Reproduce the passage that begins with the line containing "How do [248,114]" and ends with the line containing "Across all of", substituting "stone stair" for "stone step" and leaving all else unchanged.

**Supplied entries:**

┄┄┄┄┄┄┄┄┄┄┄┄┄┄┄┄┄┄┄┄

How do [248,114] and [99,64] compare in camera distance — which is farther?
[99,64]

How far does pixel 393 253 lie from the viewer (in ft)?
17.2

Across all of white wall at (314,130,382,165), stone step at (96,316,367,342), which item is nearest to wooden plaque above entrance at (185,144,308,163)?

┄┄┄┄┄┄┄┄┄┄┄┄┄┄┄┄┄┄┄┄

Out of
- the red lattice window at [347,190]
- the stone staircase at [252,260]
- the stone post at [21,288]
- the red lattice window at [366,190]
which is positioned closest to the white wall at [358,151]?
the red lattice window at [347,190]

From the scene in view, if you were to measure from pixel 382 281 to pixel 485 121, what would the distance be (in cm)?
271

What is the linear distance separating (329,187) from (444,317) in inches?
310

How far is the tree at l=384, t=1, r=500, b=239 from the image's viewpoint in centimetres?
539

┄┄┄┄┄┄┄┄┄┄┄┄┄┄┄┄┄┄┄┄

**Solution for this exercise:**
How do [248,114] and [99,64] compare in camera distance — which is farther?
[99,64]

How far does pixel 393 253 lie from the viewer (in ft)?
17.2

Across all of white wall at (314,130,382,165), stone stair at (96,316,367,342), which item is nearest to wooden plaque above entrance at (185,144,308,163)?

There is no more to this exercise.